I found PE and KE at the middle and PE(elastic) and PE at bottom...the answer is wrong for sure though--it doesn't even come close to the book answer at 1.95m

HELPPPPPPPPP!!!! physics sucks...strugglin all year

 

[deleted106503]

The distance he falls is 0.750m + the slack since he's not falling on a concrete slab (unless I understood this part wrong). So if you saw it from the side, he falls down for 0.75 meters, hits the net which is flat, and continues to fall past that until he actually stops (no more slack). I'm using "x" as the slack distance.

Potential energy is (mass)x(gravity)x(height) = (86kg)x(9.8m/s^2)x(0.750m + x)

Set that equal to elastic potential energy = (1/2)(k)(x^2)

Expand: (86)(9.8)(.75) + (86)(9.8)(x) = (1/2)(1.2 x 10^3)(x^2)

632.1 + 842.8x = 600x^2

I solved for that by graphing and finding the x-intercept. 1.946 is X (plug it into my formula, it works). Not sure if there's another way to solve it, but that's how I did it. Hopefully you get to use a graphing calculator, lol!

::::::

> REQUIREMENT 1: In the physics forum thread, how far does the person fall before reaching the flat net?
> REQUIREMENT 2: Add the next post to the physics forum thread, picking up after its final line.

::::::

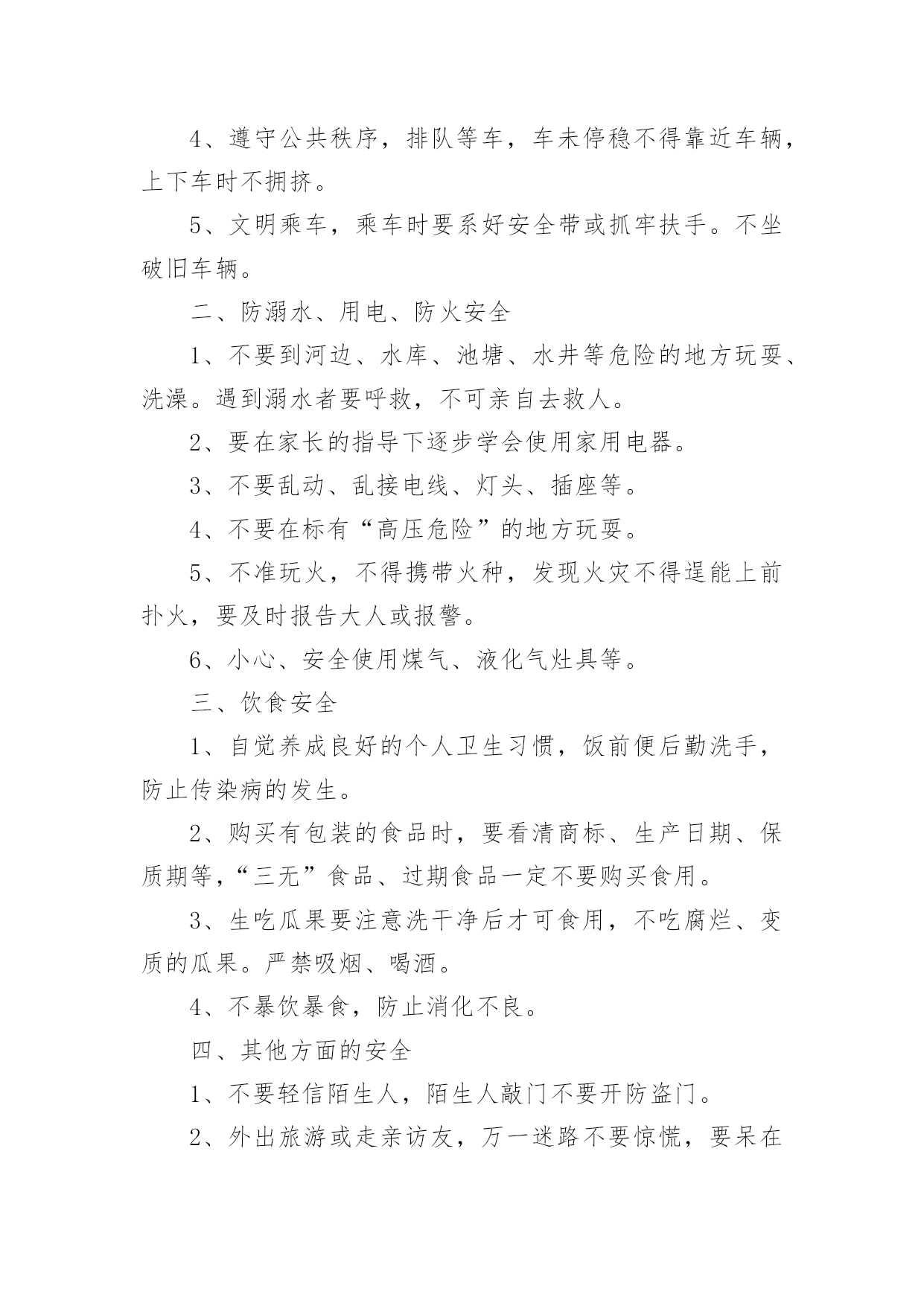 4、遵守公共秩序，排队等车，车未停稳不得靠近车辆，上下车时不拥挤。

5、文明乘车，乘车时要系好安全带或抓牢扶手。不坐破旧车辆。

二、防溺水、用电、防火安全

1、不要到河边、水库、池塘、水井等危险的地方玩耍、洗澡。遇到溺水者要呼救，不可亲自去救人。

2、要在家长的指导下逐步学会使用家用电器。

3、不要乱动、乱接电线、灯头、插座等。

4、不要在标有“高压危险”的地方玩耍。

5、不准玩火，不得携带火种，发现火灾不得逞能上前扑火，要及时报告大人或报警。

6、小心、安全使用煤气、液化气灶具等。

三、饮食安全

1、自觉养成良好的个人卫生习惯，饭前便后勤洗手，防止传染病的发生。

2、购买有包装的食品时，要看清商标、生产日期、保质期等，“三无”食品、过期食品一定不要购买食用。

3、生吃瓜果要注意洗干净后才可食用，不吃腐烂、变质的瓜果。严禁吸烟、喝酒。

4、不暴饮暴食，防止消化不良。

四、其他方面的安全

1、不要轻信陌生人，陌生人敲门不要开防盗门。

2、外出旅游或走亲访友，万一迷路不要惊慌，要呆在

::::::

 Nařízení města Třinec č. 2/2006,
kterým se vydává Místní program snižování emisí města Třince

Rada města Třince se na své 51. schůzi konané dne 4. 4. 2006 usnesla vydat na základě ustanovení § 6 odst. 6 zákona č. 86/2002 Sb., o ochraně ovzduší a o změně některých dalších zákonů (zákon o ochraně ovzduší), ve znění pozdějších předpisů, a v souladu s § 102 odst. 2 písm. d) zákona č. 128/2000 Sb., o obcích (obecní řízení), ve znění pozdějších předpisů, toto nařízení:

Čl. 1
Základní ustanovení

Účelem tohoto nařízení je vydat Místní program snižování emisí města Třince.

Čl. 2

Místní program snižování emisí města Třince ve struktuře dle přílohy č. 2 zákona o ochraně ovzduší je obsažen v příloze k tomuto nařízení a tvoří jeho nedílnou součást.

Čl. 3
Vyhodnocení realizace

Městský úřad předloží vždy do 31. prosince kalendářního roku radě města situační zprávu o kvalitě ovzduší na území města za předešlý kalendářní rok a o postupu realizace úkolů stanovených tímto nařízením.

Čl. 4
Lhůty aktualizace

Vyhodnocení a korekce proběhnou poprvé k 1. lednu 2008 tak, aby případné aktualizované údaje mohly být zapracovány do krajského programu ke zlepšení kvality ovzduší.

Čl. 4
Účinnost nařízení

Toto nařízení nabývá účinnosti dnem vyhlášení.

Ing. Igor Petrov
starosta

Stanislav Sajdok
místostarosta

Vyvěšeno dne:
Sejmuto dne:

::::::

> EXERCISE RESPONSE 1: 0.750 m

> EXERCISE RESPONSE 2:
 

[CareerBaffled]

You can use the quadratic formula to solve for the equation 623.1 + 842.8x = 600x^2. Arrange the equation like:

600x^2-842.8x-623.1=0, then plug into (-b(+/-) sqrt(b^2-4ac))/2a

Obviously a graphing calculator would be a better option if allowed, with ugly numbers like these.

WilliamsF1's solution looks good to me. The potential energy (from gravity) at the top should equal the potential energy (from the "spring") at the bottom. (Keep in mind that the climber is not moving at either of these points, so kinetic energy is zero).